Exercises |
**1.** In the piece on the Uttar Pradesh elections below, list every battle it says was being fought in the state over the past three months.
**2.** Render this sentence from the Uttar Pradesh election piece below in Spanish: "The third was a battle between different claimants to the post of Chief Minister."
**3.** Extend the piece on the Uttar Pradesh elections below with a few more paragraphs, picking up after its final sentence.

By Swapan Dasgupta
There were many battles that were simultaneously
being fought in Uttar Pradesh over the past three months. The first was in the
constituencies between candidates for the privilege of becoming a Member of the
Legislative Assembly. The second was between political parties over the right
to form a government in Lucknow. The third was a battle between different
claimants to the post of Chief Minister. Yet, for a large part of the outside
world, it was the fourth contest that caught the imagination: an unstated battle
royal between the heirs of two political dynasties.
Last Tuesday, as the Samajwadi Party coasted to a
convincing victory, recording the best performance by any political party since
1985, the unanimous verdict was that Akhilesh Yadav, son of Mulayam Singh
Yadav, had easily trounced the heir apparent of the Nehru-Gandhi family. An
impressionable (and, often, craftily gullible) media that had been detecting
pro-Congress undercurrents in chai shop talks were quick to change their tune
and proclaim Akhilesh as the more authentic representative of the emerging
young India.

Supplied records |

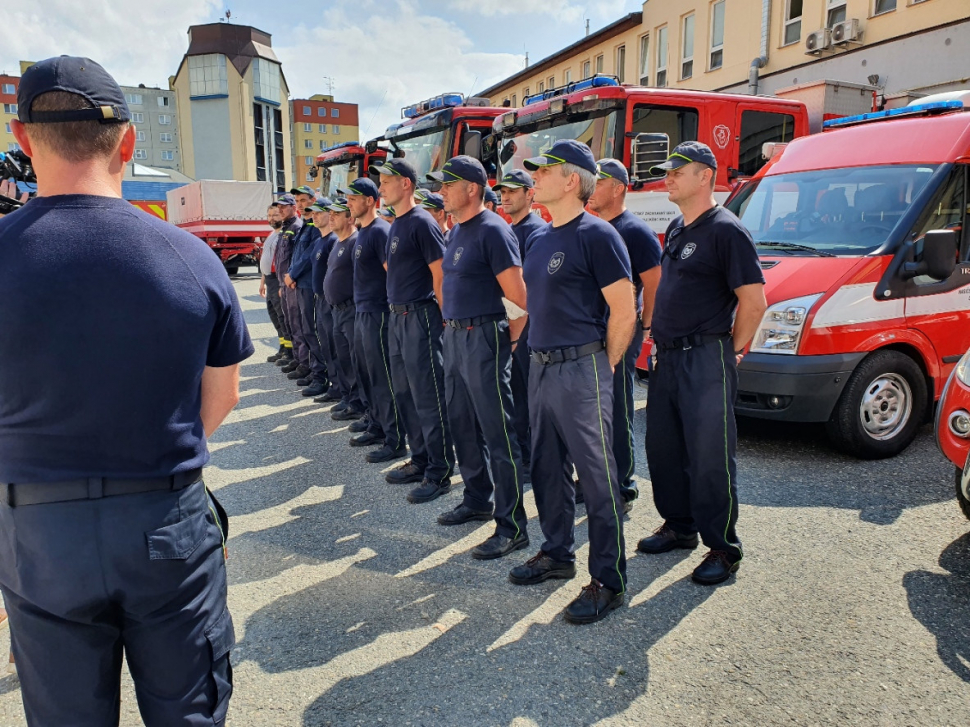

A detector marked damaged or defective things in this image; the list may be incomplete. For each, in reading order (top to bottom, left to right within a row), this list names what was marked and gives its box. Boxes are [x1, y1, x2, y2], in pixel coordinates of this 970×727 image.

cracked asphalt surface [1, 274, 968, 727]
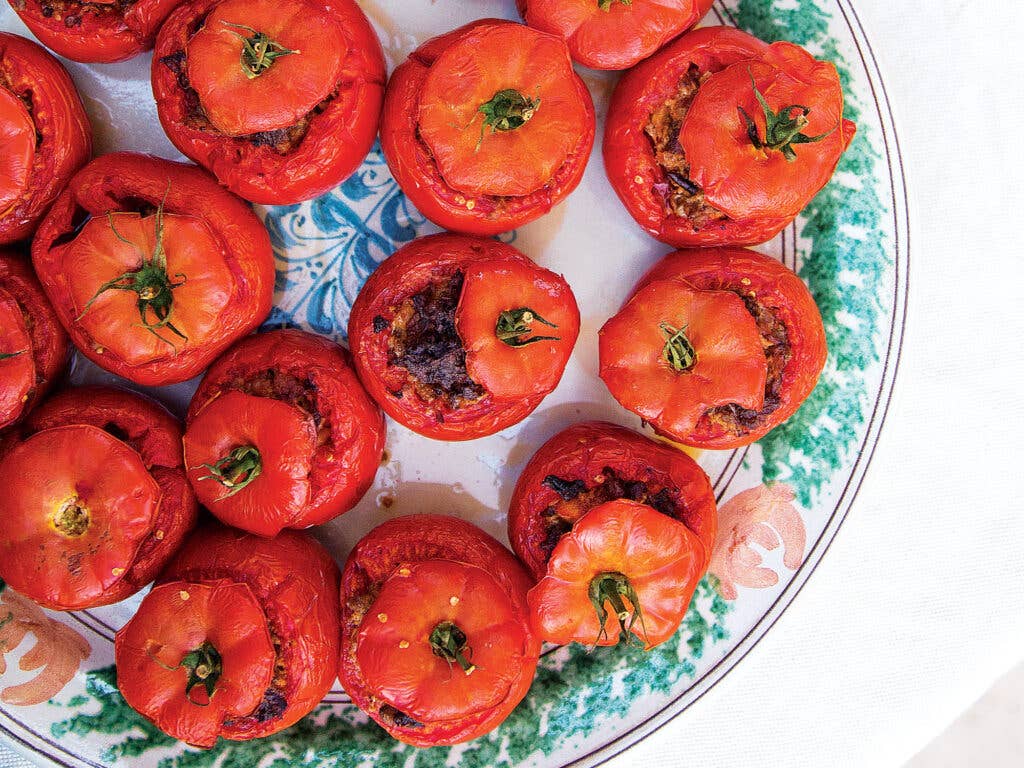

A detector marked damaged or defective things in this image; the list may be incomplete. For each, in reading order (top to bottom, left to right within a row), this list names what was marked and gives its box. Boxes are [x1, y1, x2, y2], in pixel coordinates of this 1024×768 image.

charred filling [32, 0, 133, 25]
charred filling [156, 14, 340, 154]
charred filling [640, 63, 728, 226]
charred filling [224, 368, 328, 448]
charred filling [388, 272, 488, 412]
charred filling [704, 294, 792, 436]
charred filling [536, 468, 680, 560]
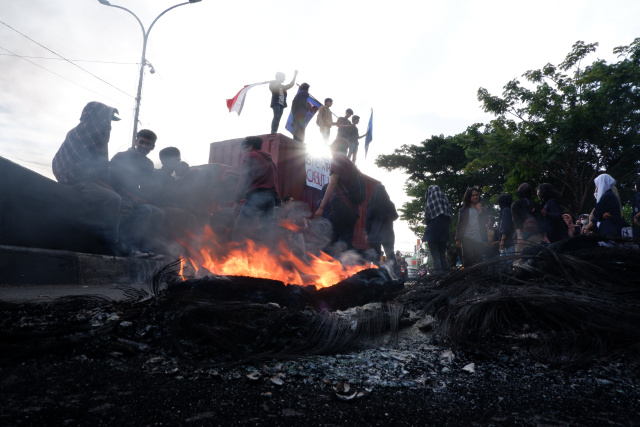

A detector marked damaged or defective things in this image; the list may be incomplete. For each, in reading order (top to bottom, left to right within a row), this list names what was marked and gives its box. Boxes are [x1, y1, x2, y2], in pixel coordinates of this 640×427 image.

charred debris [1, 234, 640, 368]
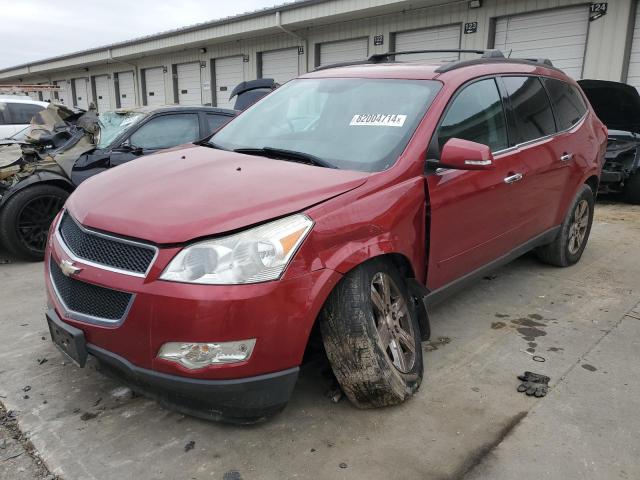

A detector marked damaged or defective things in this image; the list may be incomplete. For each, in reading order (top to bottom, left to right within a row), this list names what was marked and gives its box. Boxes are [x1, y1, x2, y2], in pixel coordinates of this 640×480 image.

car with broken windshield [0, 103, 235, 260]
damaged car hood [66, 144, 370, 244]
car with broken windshield [43, 49, 604, 424]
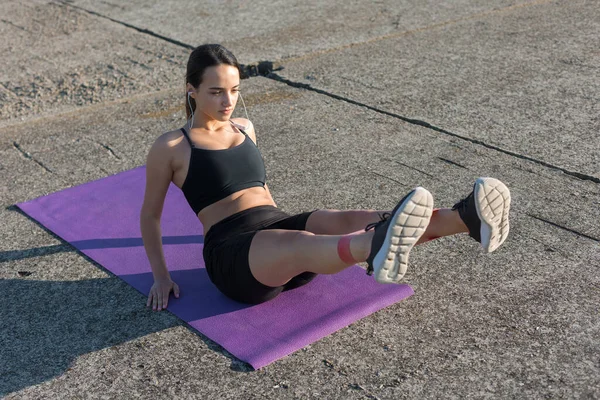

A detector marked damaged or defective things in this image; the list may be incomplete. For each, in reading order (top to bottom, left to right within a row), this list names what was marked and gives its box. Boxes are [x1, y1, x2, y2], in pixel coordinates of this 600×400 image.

crack in concrete [12, 142, 54, 173]
crack in concrete [528, 214, 596, 242]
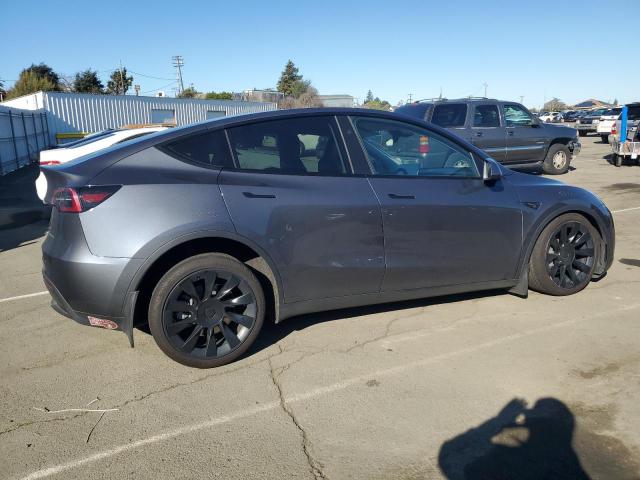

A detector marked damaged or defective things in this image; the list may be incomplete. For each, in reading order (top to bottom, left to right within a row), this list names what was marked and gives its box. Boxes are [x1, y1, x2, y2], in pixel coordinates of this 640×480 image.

pavement crack [268, 344, 328, 480]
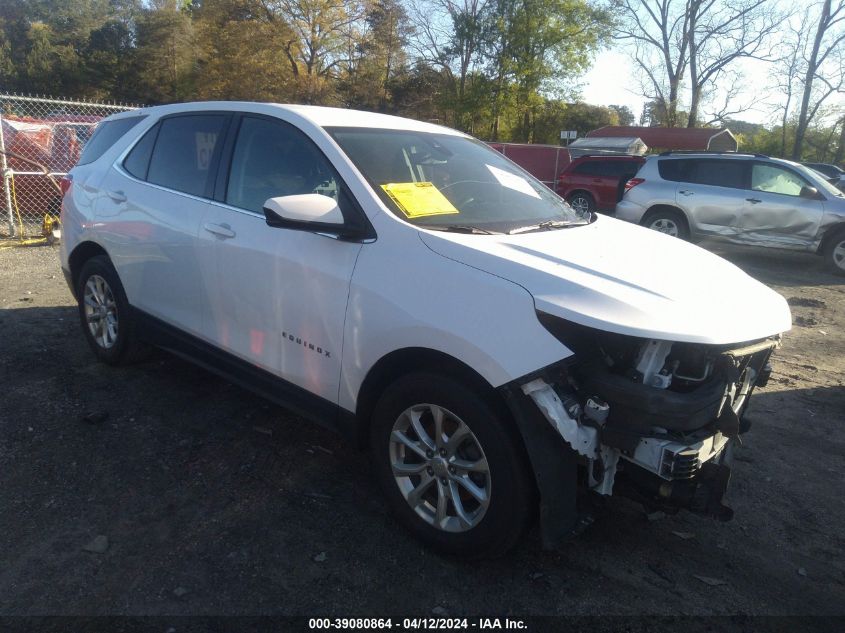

Task results |
**1.**
1. The battle in the constituencies between candidates for the privilege of becoming a Member of the Legislative Assembly.
2. The battle between political parties over the right to form a government in Lucknow.
3. The battle between different claimants to the post of Chief Minister.
4. The unstated battle royal between the heirs of two political dynasties.

**2.** La tercera fue una batalla entre distintos aspirantes al cargo de ministro principal.

**3.**
Rahul Gandhi, whose energetic campaigning had
mesmerised the babalogs, and who was confidently predicted to secure at least
100 seats for the Congress was, for the moment, discarded in embarrassment.
Sundry anchors and pundits who till the other day were ready to proclaim that
India needed a break from the wooden style of the good Manmohan Singh suddenly
discovered a hidden streak of insolence when interrogating dejected Congress
stalwarts who, in turn, tried to balance political realities with craven
dynastic loyalty. The Establishment of India revelled as the first family
squirmed with embarrassment at the near-zero returns from a high investment
scheme.
It is fair to say that had the shoe been on the
other foot, the reactions would have been more subdued. Metropolitan arrogance
would have compared a Rahul triumph over Akhilesh as natural and almost
pre-ordained—akin to, say, India beating Zimbabwe in cricket. Falling back on
defensive condescension, the suave Congress General Secretary Digvijay Singh
told CNN-IBN in all seriousness that Rahul, having a ‘national perspective’
could not be put on par with a ‘regional leader’ such as Akhilesh. Each had
their place and when it came to the nation in its entirety, the likes of
Akhilesh and for that matter Naveen Patnaik were to be found wanting. The
implication was obvious: Rahul must rule India and the Yadav, Badal and Patnaik
families should confine themselves to the states.
The point is not that Digvijay Singh was falling
back on a disingenuous argument to firewall Rahul. It is my feeling that he was
being deadly serious in his assertion. He didn’t mean to be offensive. He
sincerely believed that the governance of the nation and the fortunes of the
Gandhi were inextricably linked. One couldn’t do without the other.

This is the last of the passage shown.